Volunteer Spotlight: Byron Knibbs
As the Vice President of Sustainable Services at the Orlando Utilities Commission (OUC- The Reliable One), Byron Knibbs leads sustainability efforts to educate customers about ways to be more efficient through conservation and renewable programs. Besides working to preserve the environment, Byron also has a passion for bettering the community. For more than nine years, he served on the board of the American Red Cross and last year became a board member with Heart of Florida United Way.
With his reputation for innovative thinking and philanthropy, we spoke with Byron to get his thoughts on creating lasting change in our community.
What motivated you to start volunteering?
It was back in 1992 when Hurricane Andrew tore through south Florida. I couldn’t believe the destruction I saw. People who previously enjoyed a secure lifestyle suddenly found themselves devastated and homeless. They desperately needed help to get back to normalcy. I knew I could play a role in that effort, which is what led me to begin volunteering. I started with the American Red Cross, but as time went on, I became aware of other community-wide issues that also needed attention. This led me to get involved with other organizations like United Way.
What got you interested in Heart of Florida United Way?
I always donated to Heart of Florida United Way during workplace campaigns because of its reputation for allocating funds where they do the most good. But as I began to work with more nonprofit organizations, I began to see United Way as a driving force for positive change in the community. United Way is more than simply a distributor of money; it’s a catalyst that brings influential people and organizations together to identify solutions for community issues.
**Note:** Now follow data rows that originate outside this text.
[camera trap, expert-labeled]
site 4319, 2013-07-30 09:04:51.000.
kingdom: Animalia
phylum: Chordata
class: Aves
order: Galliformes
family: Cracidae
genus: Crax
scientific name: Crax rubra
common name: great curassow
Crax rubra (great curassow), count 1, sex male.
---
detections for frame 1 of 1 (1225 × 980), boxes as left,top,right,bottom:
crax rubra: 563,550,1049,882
United Way is nimble and flexible – able to react quickly to local needs or emergencies as they arise. Just as I work towards developing green energy solutions for OUC- The Reliable One, United Way helps individuals build a sustainable lifestyle.
What do you see as a local community need?
Homelessness is no longer a hidden secret; everyone knows we have a serious homelessness problem in Central Florida. We’re beginning to see improvements in the economy, but there are still families who don’t have a place to call home. Among the ALICE population — Asset Limited, Income Constrained, Employed — we know that people are just one small disaster away from financial ruin. United Way has launched initiatives and convened key leaders to bring about holistic change. But we need the larger community to join us in implementing those changes.
What do you think the business community can do?
Creating jobs is a key factor in improving Central Florida. While we have thriving industries in the area, we also know that by 2025, two-thirds of all jobs in Central Florida will require a post-secondary degree or other high-quality education. Right now, less than 40 percent of our population meets that standard, making it difficult to earn a living wage. Through education and by encouraging other industries to join us here, we can create an environment of well-paying jobs.